Mary Scott Hogarth (1820 – 1837) was a sister-in-law to Charles Dickens whose death at an early age profoundly affected the author.

 

Early Life.

Mary Scott Hogarth was born in Edinburgh in 1819. Mary was one of ten children, including Catherine Hogarth (1815) and Georgina Hogarth (1827). Her father, George Hogarth, was a talented writer and worked as a journalist for the Edinburgh Courant.

In 1834 she moved along with her family to London where her father had taken a job as a music critic for the The Morning Chronicle. The family lived at Queen’s Elm, Brompton, then a rural area of orchards and market gardens on the fringes of the city.

 

Doughty Street.

Mary Hogarth entered Dickens’s Doughty Street household to offer support to her newly married sister, Catherine and brother-in-law. It was not unusual for the unwed sister of a new wife to live with and help a newly married couple. Charles Dickens became very attached to Mary.

 

Death.

Mary died after a brief illness in the arms of Charles Dickens on 7 May 1837.

Charles arranged to have Mary buried in Kensal Green Cemetery and composed her epitaph.

MARY SCOTT HOGARTH
YOUNG BEAUTIFUL AND GOOD
GOD IN HIS MERCY
NUMBERED HER WITH HIS ANGELS
AT THE EARLY AGE OF
SEVENTEEN

 

Characters.

Rose Maylie in Oliver Twist is the first of many Dickens characters based on Mary.

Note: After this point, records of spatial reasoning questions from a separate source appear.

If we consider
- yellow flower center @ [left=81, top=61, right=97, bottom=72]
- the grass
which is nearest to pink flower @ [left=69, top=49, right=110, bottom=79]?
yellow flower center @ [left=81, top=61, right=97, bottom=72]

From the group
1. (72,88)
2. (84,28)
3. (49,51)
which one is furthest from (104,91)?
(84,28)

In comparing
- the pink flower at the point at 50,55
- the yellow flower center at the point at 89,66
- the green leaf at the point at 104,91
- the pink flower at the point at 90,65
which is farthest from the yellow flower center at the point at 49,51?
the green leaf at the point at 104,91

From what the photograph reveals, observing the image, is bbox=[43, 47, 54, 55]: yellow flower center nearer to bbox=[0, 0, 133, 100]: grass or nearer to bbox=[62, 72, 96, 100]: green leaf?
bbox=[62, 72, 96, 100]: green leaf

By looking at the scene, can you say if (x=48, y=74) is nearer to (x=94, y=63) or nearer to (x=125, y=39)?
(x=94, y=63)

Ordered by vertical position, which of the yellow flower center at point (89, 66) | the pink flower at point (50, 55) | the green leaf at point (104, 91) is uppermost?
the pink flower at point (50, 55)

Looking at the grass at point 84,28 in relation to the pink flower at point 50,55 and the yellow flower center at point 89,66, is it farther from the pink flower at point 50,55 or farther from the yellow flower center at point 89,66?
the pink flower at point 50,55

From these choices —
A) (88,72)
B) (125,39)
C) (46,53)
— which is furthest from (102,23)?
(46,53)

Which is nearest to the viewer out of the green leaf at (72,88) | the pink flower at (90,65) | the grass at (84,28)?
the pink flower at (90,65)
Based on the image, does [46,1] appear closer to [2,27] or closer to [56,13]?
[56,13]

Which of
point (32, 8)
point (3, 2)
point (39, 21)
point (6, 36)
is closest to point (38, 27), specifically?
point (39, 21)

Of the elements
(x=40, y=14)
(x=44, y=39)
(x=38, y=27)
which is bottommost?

She was not past seventeen. Cast in so slight and exquisite a mould; so mild and gentle; so pure and beautiful; the earth seemed not her element, nor its rough creatures her fit companions.

Like Mary, Rose is struck with a sudden deathly illness. Unlike her, she survives.

Her death is also fictionalised as the death of Little Nell in The Old Curiosity Shop.